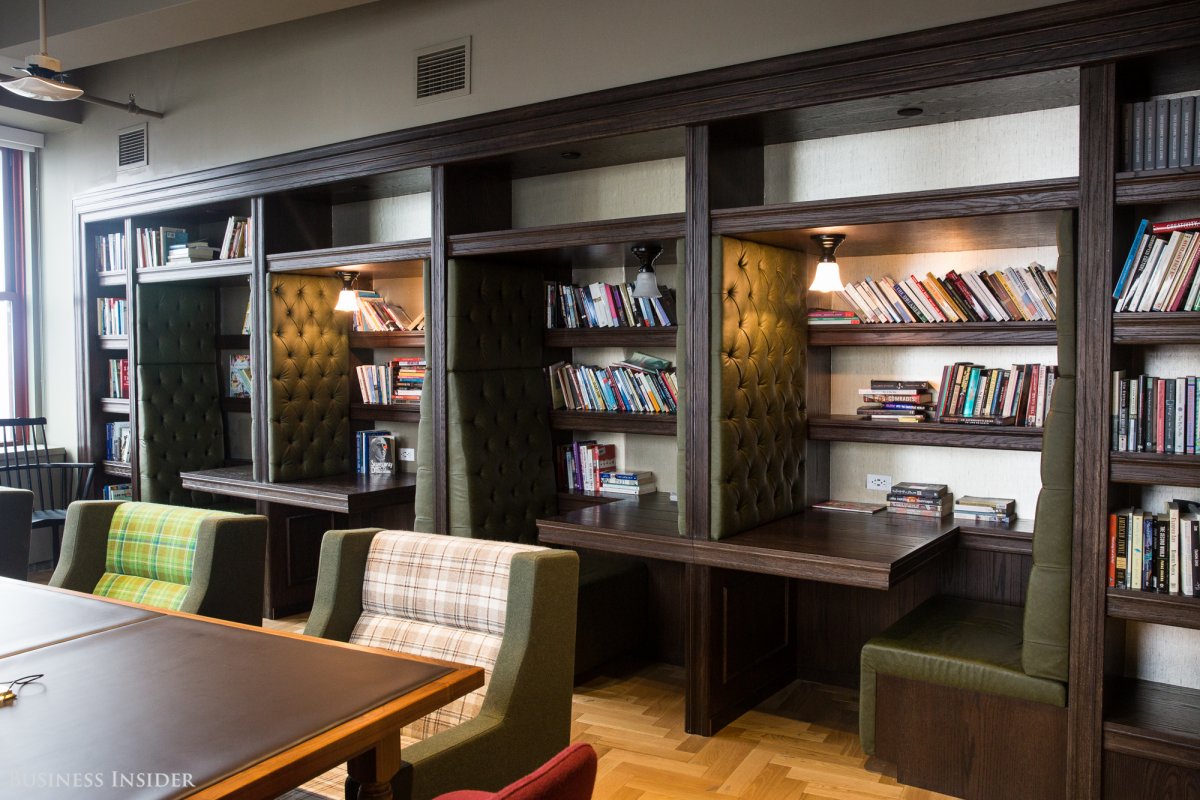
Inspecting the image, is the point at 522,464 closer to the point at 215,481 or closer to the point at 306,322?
the point at 306,322

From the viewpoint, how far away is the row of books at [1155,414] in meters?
2.83

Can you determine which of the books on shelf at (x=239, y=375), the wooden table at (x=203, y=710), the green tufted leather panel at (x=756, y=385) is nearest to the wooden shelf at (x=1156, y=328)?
the green tufted leather panel at (x=756, y=385)

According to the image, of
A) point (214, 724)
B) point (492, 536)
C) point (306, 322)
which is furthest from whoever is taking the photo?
point (306, 322)

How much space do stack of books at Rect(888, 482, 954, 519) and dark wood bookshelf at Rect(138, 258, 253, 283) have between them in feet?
12.4

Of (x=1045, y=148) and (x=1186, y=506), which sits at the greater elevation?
(x=1045, y=148)

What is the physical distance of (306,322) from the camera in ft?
17.9

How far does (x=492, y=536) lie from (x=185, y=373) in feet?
9.79

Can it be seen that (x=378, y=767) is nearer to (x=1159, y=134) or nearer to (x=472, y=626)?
(x=472, y=626)

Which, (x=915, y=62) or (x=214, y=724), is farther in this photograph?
(x=915, y=62)

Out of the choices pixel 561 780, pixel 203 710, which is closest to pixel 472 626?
pixel 203 710

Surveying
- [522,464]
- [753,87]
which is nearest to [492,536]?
[522,464]

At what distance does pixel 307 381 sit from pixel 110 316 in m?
1.98

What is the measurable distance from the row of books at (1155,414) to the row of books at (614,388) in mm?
1921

§

Given exercise
All lines from the one containing "Can you determine" through the end of the records, both ends included, are to be quoted exactly; please add nothing else.

Result of this exercise
Can you determine which of the books on shelf at (x=239, y=375), the wooden table at (x=203, y=710), the green tufted leather panel at (x=756, y=385) is nearest to the wooden shelf at (x=1156, y=328)?
the green tufted leather panel at (x=756, y=385)

According to the image, of
A) point (214, 724)
B) point (492, 536)
C) point (306, 322)
which is furthest from whoever is taking the photo?
point (306, 322)

How much space do stack of books at Rect(888, 482, 954, 519) and dark wood bookshelf at Rect(138, 258, 253, 283) have between them in feet?
12.4

Of (x=1045, y=148) and (x=1186, y=506), which sits at the greater elevation?
(x=1045, y=148)

What is the physical distance of (306,322) from the camera in ft?
17.9

How far does (x=492, y=536) lie from (x=185, y=373) in feet?
9.79

Can it be seen that (x=378, y=767) is nearer to (x=1159, y=134) or nearer to (x=472, y=626)?
(x=472, y=626)

Which, (x=915, y=62) or (x=214, y=724), is farther in this photograph?
(x=915, y=62)

Out of the choices pixel 561 780, pixel 203 710, which is closest to pixel 472 626?
pixel 203 710

Surveying
- [522,464]
- [753,87]
which is nearest to [492,536]?
[522,464]

At what distance does pixel 307 381 sit from pixel 110 316 in m?
1.98

What is the measurable distance from the row of books at (1155,414) to the row of books at (614,388) in mm?
1921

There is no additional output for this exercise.